Elderly populations are more be inclined to use their money for charitable purposes and more likely to encounter financial abuse. Yet little is known about the link between charity donation behaviours and cognitive decline in older adults. In this context, researchers have sought to investigate the link between one’s willingness to give away money and signs of early Alzheimer’s disease (AD), in a study published on 13 June 2022, in the Journal of Alzheimer’s disease. 67 older adults who did not have dementia or cognitive impairment, with an average age of 69, were put into pairs with an anonymous person. They were given the sum of 10 dollars which they were asked to allocated as they wished (in incremental sums of 1 dollar), between the anonymous person and themselves. The researchers also proceeded to assess individuals’ cognitive status.
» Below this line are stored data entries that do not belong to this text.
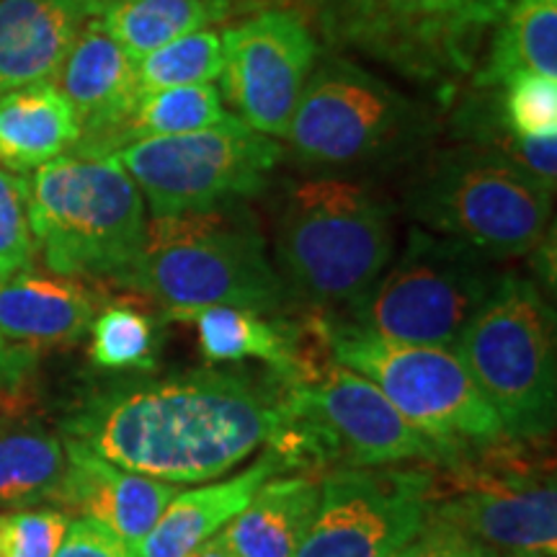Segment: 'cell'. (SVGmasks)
Instances as JSON below:
<instances>
[{
  "instance_id": "obj_1",
  "label": "cell",
  "mask_w": 557,
  "mask_h": 557,
  "mask_svg": "<svg viewBox=\"0 0 557 557\" xmlns=\"http://www.w3.org/2000/svg\"><path fill=\"white\" fill-rule=\"evenodd\" d=\"M284 385L274 374L199 369L124 382L96 395L67 423V438L171 485L225 478L269 442Z\"/></svg>"
},
{
  "instance_id": "obj_10",
  "label": "cell",
  "mask_w": 557,
  "mask_h": 557,
  "mask_svg": "<svg viewBox=\"0 0 557 557\" xmlns=\"http://www.w3.org/2000/svg\"><path fill=\"white\" fill-rule=\"evenodd\" d=\"M496 263L468 243L413 225L400 253L341 318L406 344L451 348L496 287Z\"/></svg>"
},
{
  "instance_id": "obj_2",
  "label": "cell",
  "mask_w": 557,
  "mask_h": 557,
  "mask_svg": "<svg viewBox=\"0 0 557 557\" xmlns=\"http://www.w3.org/2000/svg\"><path fill=\"white\" fill-rule=\"evenodd\" d=\"M122 287L150 297L169 320L205 308H246L278 315L292 295L274 263L259 222L246 207L152 218L137 267Z\"/></svg>"
},
{
  "instance_id": "obj_35",
  "label": "cell",
  "mask_w": 557,
  "mask_h": 557,
  "mask_svg": "<svg viewBox=\"0 0 557 557\" xmlns=\"http://www.w3.org/2000/svg\"><path fill=\"white\" fill-rule=\"evenodd\" d=\"M191 557H235V555L233 549L227 547V542L222 540V534H214V537L207 540Z\"/></svg>"
},
{
  "instance_id": "obj_24",
  "label": "cell",
  "mask_w": 557,
  "mask_h": 557,
  "mask_svg": "<svg viewBox=\"0 0 557 557\" xmlns=\"http://www.w3.org/2000/svg\"><path fill=\"white\" fill-rule=\"evenodd\" d=\"M513 73L557 78V0L508 3L475 73V88H498Z\"/></svg>"
},
{
  "instance_id": "obj_33",
  "label": "cell",
  "mask_w": 557,
  "mask_h": 557,
  "mask_svg": "<svg viewBox=\"0 0 557 557\" xmlns=\"http://www.w3.org/2000/svg\"><path fill=\"white\" fill-rule=\"evenodd\" d=\"M54 557H135V547L96 521L75 519Z\"/></svg>"
},
{
  "instance_id": "obj_11",
  "label": "cell",
  "mask_w": 557,
  "mask_h": 557,
  "mask_svg": "<svg viewBox=\"0 0 557 557\" xmlns=\"http://www.w3.org/2000/svg\"><path fill=\"white\" fill-rule=\"evenodd\" d=\"M429 116L380 75L344 58L318 60L292 114V158L308 169L346 171L406 156Z\"/></svg>"
},
{
  "instance_id": "obj_36",
  "label": "cell",
  "mask_w": 557,
  "mask_h": 557,
  "mask_svg": "<svg viewBox=\"0 0 557 557\" xmlns=\"http://www.w3.org/2000/svg\"><path fill=\"white\" fill-rule=\"evenodd\" d=\"M418 553H421V549H418V540H416V542H410L408 547H403L400 553H395L393 557H418Z\"/></svg>"
},
{
  "instance_id": "obj_29",
  "label": "cell",
  "mask_w": 557,
  "mask_h": 557,
  "mask_svg": "<svg viewBox=\"0 0 557 557\" xmlns=\"http://www.w3.org/2000/svg\"><path fill=\"white\" fill-rule=\"evenodd\" d=\"M493 101L504 127L519 139L557 135V78L540 73H513L496 88Z\"/></svg>"
},
{
  "instance_id": "obj_3",
  "label": "cell",
  "mask_w": 557,
  "mask_h": 557,
  "mask_svg": "<svg viewBox=\"0 0 557 557\" xmlns=\"http://www.w3.org/2000/svg\"><path fill=\"white\" fill-rule=\"evenodd\" d=\"M263 447L282 472L302 475L408 462L447 468L468 455L423 434L380 387L336 361L312 380L284 387L278 421Z\"/></svg>"
},
{
  "instance_id": "obj_27",
  "label": "cell",
  "mask_w": 557,
  "mask_h": 557,
  "mask_svg": "<svg viewBox=\"0 0 557 557\" xmlns=\"http://www.w3.org/2000/svg\"><path fill=\"white\" fill-rule=\"evenodd\" d=\"M160 329L135 305L114 302L90 323V359L109 372H150L158 364Z\"/></svg>"
},
{
  "instance_id": "obj_14",
  "label": "cell",
  "mask_w": 557,
  "mask_h": 557,
  "mask_svg": "<svg viewBox=\"0 0 557 557\" xmlns=\"http://www.w3.org/2000/svg\"><path fill=\"white\" fill-rule=\"evenodd\" d=\"M434 483L423 468L325 472L315 521L295 557H393L426 527Z\"/></svg>"
},
{
  "instance_id": "obj_8",
  "label": "cell",
  "mask_w": 557,
  "mask_h": 557,
  "mask_svg": "<svg viewBox=\"0 0 557 557\" xmlns=\"http://www.w3.org/2000/svg\"><path fill=\"white\" fill-rule=\"evenodd\" d=\"M553 194L500 152L459 143L426 158L408 181L406 207L418 227L462 240L493 261L542 250Z\"/></svg>"
},
{
  "instance_id": "obj_25",
  "label": "cell",
  "mask_w": 557,
  "mask_h": 557,
  "mask_svg": "<svg viewBox=\"0 0 557 557\" xmlns=\"http://www.w3.org/2000/svg\"><path fill=\"white\" fill-rule=\"evenodd\" d=\"M65 468L62 438L34 426L0 429V513L54 500Z\"/></svg>"
},
{
  "instance_id": "obj_28",
  "label": "cell",
  "mask_w": 557,
  "mask_h": 557,
  "mask_svg": "<svg viewBox=\"0 0 557 557\" xmlns=\"http://www.w3.org/2000/svg\"><path fill=\"white\" fill-rule=\"evenodd\" d=\"M222 73V34L199 29L173 39L160 50L137 60L139 94L160 88L201 86Z\"/></svg>"
},
{
  "instance_id": "obj_23",
  "label": "cell",
  "mask_w": 557,
  "mask_h": 557,
  "mask_svg": "<svg viewBox=\"0 0 557 557\" xmlns=\"http://www.w3.org/2000/svg\"><path fill=\"white\" fill-rule=\"evenodd\" d=\"M235 11H240L235 0H103L99 21L137 62L173 39L212 29Z\"/></svg>"
},
{
  "instance_id": "obj_13",
  "label": "cell",
  "mask_w": 557,
  "mask_h": 557,
  "mask_svg": "<svg viewBox=\"0 0 557 557\" xmlns=\"http://www.w3.org/2000/svg\"><path fill=\"white\" fill-rule=\"evenodd\" d=\"M111 156L137 184L152 218H173L259 197L284 150L233 114L189 135L137 139Z\"/></svg>"
},
{
  "instance_id": "obj_26",
  "label": "cell",
  "mask_w": 557,
  "mask_h": 557,
  "mask_svg": "<svg viewBox=\"0 0 557 557\" xmlns=\"http://www.w3.org/2000/svg\"><path fill=\"white\" fill-rule=\"evenodd\" d=\"M220 88L201 83V86L160 88L139 94L127 124H124L120 148L137 139L189 135V132L209 129L214 124L230 120ZM116 148V150H120Z\"/></svg>"
},
{
  "instance_id": "obj_6",
  "label": "cell",
  "mask_w": 557,
  "mask_h": 557,
  "mask_svg": "<svg viewBox=\"0 0 557 557\" xmlns=\"http://www.w3.org/2000/svg\"><path fill=\"white\" fill-rule=\"evenodd\" d=\"M312 32L418 86L449 94L472 73L511 0H297Z\"/></svg>"
},
{
  "instance_id": "obj_16",
  "label": "cell",
  "mask_w": 557,
  "mask_h": 557,
  "mask_svg": "<svg viewBox=\"0 0 557 557\" xmlns=\"http://www.w3.org/2000/svg\"><path fill=\"white\" fill-rule=\"evenodd\" d=\"M81 124V156H111L139 99L137 62L90 18L54 78Z\"/></svg>"
},
{
  "instance_id": "obj_22",
  "label": "cell",
  "mask_w": 557,
  "mask_h": 557,
  "mask_svg": "<svg viewBox=\"0 0 557 557\" xmlns=\"http://www.w3.org/2000/svg\"><path fill=\"white\" fill-rule=\"evenodd\" d=\"M78 143V116L54 83H32L0 96V169L37 171Z\"/></svg>"
},
{
  "instance_id": "obj_21",
  "label": "cell",
  "mask_w": 557,
  "mask_h": 557,
  "mask_svg": "<svg viewBox=\"0 0 557 557\" xmlns=\"http://www.w3.org/2000/svg\"><path fill=\"white\" fill-rule=\"evenodd\" d=\"M318 506V475H274L220 534L235 557H295L315 521Z\"/></svg>"
},
{
  "instance_id": "obj_4",
  "label": "cell",
  "mask_w": 557,
  "mask_h": 557,
  "mask_svg": "<svg viewBox=\"0 0 557 557\" xmlns=\"http://www.w3.org/2000/svg\"><path fill=\"white\" fill-rule=\"evenodd\" d=\"M398 250L395 214L364 184L297 181L276 214L274 256L289 295L315 308H346L372 287Z\"/></svg>"
},
{
  "instance_id": "obj_19",
  "label": "cell",
  "mask_w": 557,
  "mask_h": 557,
  "mask_svg": "<svg viewBox=\"0 0 557 557\" xmlns=\"http://www.w3.org/2000/svg\"><path fill=\"white\" fill-rule=\"evenodd\" d=\"M274 475H282V468L267 451L238 475L209 480L194 491H178L150 532L135 545V557H191L238 517L256 491Z\"/></svg>"
},
{
  "instance_id": "obj_32",
  "label": "cell",
  "mask_w": 557,
  "mask_h": 557,
  "mask_svg": "<svg viewBox=\"0 0 557 557\" xmlns=\"http://www.w3.org/2000/svg\"><path fill=\"white\" fill-rule=\"evenodd\" d=\"M418 557H498L496 549L487 547L468 529L436 513H429L426 527L418 534Z\"/></svg>"
},
{
  "instance_id": "obj_9",
  "label": "cell",
  "mask_w": 557,
  "mask_h": 557,
  "mask_svg": "<svg viewBox=\"0 0 557 557\" xmlns=\"http://www.w3.org/2000/svg\"><path fill=\"white\" fill-rule=\"evenodd\" d=\"M315 320L331 359L380 387L423 434L462 455L508 438L451 348L380 336L333 312H315Z\"/></svg>"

The participants underwent neuropsychological tests that are commonly used to detect the presence of early AD. The study findings revealed that individuals who were willing to bestow more money to the anonymous person exhibited significantly lower scores on the early Alzheimer’s-sensitive cognitive measures. According to the authors, these results could indicate that changes in altruistic behaviour could be a sign of early AD. They also note that more research is needed to understand the link between altruism and cognition, and that advances in this field could help with earlier detection of AD and recognising unhealthy patterns of altruistic behaviours. Furthermore, they say this could also forge a better understanding of how to best protect older adults and people with cognitive decline from financial exploitation, such as online scams.